The "Rohr Junction" is part of the high-performance railway track Vienna - Salzburg and
represents the western connection between the St. Pölten freight train by-pass (GZU) and
the existing Western Railway Line in Austria.
The demand of level-free rail crossings required two underpasses. In order to integrate
the construction without a major change of the characteristic landscape, the rails had to
be lowered deep into the ground. Because of the high groundwater level, numerous tunnels
and troughs had to be constructed.
The walls were designed mostly as a combination of bored pile (building pit wall) and
cast-in-place concrete walls. |
In this project, the geotechnical and hydrogeological consulting work was carried out
by BGG during all the design and construction phases. Several subsoil exploration
campaigns were planned and supervised in order to gather the necessary data about
the underground. The results of these examinations were used to compile geotechnical
and geohydrological expert's reports required for the application of a construction permit.
In this context, extensive ground water communication measures were designed.
During construction, BGG was responsible for the following: The geotechnical and
hydrogeological supervision on the site; The evaluation of the project details from a
geotechnical perspective; The dimensioning of retaining structures; And lastly, the
geological documentation during the excavation.

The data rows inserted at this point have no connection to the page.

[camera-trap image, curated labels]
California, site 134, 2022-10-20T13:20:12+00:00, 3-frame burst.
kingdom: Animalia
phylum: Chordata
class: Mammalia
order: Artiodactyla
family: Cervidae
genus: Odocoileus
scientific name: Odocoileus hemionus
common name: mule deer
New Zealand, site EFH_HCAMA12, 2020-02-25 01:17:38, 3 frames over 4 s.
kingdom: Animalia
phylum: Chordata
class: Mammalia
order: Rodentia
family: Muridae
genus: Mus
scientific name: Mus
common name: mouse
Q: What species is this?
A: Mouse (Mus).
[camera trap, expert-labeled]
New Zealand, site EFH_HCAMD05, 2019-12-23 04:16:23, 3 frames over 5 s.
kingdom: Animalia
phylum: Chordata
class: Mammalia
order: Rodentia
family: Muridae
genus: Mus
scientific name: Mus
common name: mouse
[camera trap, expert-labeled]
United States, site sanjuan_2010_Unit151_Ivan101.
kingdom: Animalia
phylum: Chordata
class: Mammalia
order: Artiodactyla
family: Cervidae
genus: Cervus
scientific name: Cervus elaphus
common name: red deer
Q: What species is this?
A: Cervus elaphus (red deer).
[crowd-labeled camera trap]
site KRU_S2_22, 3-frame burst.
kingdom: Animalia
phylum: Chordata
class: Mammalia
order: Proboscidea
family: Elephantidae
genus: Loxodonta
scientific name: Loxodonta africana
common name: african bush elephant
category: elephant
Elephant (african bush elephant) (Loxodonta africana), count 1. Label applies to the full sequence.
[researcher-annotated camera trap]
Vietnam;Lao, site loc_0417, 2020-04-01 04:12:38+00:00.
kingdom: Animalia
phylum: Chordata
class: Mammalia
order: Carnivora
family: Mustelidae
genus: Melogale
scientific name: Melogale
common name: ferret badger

Furthermore, numerous geodetic and 33 inclinometer measuring points (predominantly
inclinometers in bored piles) were supervised. |
Tunnels and trough structures:
Special attention had to be given to the design of the tunnels and the trough structures
due to their considerable heights and the high groundwater level. In some area tension
piles had to be placed for uplift control.
Along the trough structures, where bored piles were used for construction, large zones
of weathered oligocene deposits were found. This constituted a critical situation due to
the high slide susceptibility. Through a continuous comparison of the predicted
displacements with those recorded by the bored pile inclinometers, the actual stability of
the structure could be assessed correctly.
On this basis, the construction progress was managed in an ideal way, critical situations
were avoided and an optimally economic solution was achieved. |